Napoleon shook his head. "Though what this bunch is saying chills me to the bone; they’re protectect by their first amendment right to freedom of speech pal. Still I don’t think anything like Kristallnacht would happen, but then again I could be wrong."
“One could only hope you are not incorrect in your assumptions,”Illya hesitated,” Demonstrations such as this would not be allowed in my country and maybe that is not a bad idea at times like this.”
“We need to get you out of here before someone overhears you and you get slugged Illy...buddy, or before I end up hitting someone myself.”
Solo quickly guided his partner through the cheering crowd just as someone from the John Birch Society stepped up to the podium; the tone of the rally was beginning to change, seguing from anti-Communism to lecturing on its opposition to the soon to be passed Civil Rights Act.
Napoleon had a feeling the American people were going to be in for a long haul…
*ref.”Hearth and Home” (link)
no subject
Date: 2015-03-16 03:07 pm (UTC)I have never understood how nations who fought for freedom could behave in exactly the same manner as those they fought. Of course, those fears and hatreds came from the top. The same thing is happening again with the demonisation of all Muslim people because of the actions of the radical few. It must have been so difficult for people like Illya in the America of the 60s.
no subject
Date: 2015-03-16 03:22 pm (UTC)People of Russian backgrounds who emigrated here had communities they could retreat to and live in relative comfort. That's always been so here, as in other places. People stick to their own, in their own neighborhoods, but as time passes, new groups of people move in.
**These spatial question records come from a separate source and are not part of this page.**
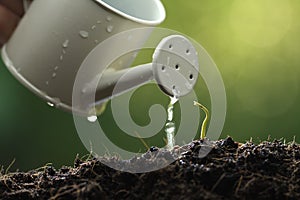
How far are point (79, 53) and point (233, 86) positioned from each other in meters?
1.51

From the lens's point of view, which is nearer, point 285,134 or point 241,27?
point 285,134

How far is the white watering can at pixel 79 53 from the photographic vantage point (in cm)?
74

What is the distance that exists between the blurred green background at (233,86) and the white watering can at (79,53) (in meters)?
1.19

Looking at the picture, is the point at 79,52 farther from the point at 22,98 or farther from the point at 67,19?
the point at 22,98

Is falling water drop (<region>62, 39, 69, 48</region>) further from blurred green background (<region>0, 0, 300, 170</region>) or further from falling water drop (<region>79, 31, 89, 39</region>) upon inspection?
blurred green background (<region>0, 0, 300, 170</region>)

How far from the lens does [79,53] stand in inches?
31.1

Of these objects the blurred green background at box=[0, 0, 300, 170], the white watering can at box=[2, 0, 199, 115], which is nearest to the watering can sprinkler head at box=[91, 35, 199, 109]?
the white watering can at box=[2, 0, 199, 115]

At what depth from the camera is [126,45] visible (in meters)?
0.81

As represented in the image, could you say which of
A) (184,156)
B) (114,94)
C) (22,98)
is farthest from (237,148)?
(22,98)

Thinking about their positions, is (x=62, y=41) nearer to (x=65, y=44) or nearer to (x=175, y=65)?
(x=65, y=44)

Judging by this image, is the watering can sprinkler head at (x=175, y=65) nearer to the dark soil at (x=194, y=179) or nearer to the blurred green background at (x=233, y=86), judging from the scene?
the dark soil at (x=194, y=179)

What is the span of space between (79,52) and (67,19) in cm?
5

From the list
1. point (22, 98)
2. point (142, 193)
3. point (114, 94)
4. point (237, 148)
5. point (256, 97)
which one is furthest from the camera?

Illya being a very clever spy and linguist wouldn't have really had any trouble I think as he would just blend in or stick to the shadows. He could also at the snap of a finger change his accent along with his ethnicity....not that it probably didn't bother him, but still it was a survival technique.
Actually those 'fears and hatreds' don't always come from the top. It comes from those who infiltrate from within, the way the poor fools are being radicalized today, and who have delusions of being at the top and remaking the world to reflect their demented views. There are elements in almost all societies who hate and spew evil, some of it comes from the top, but not all.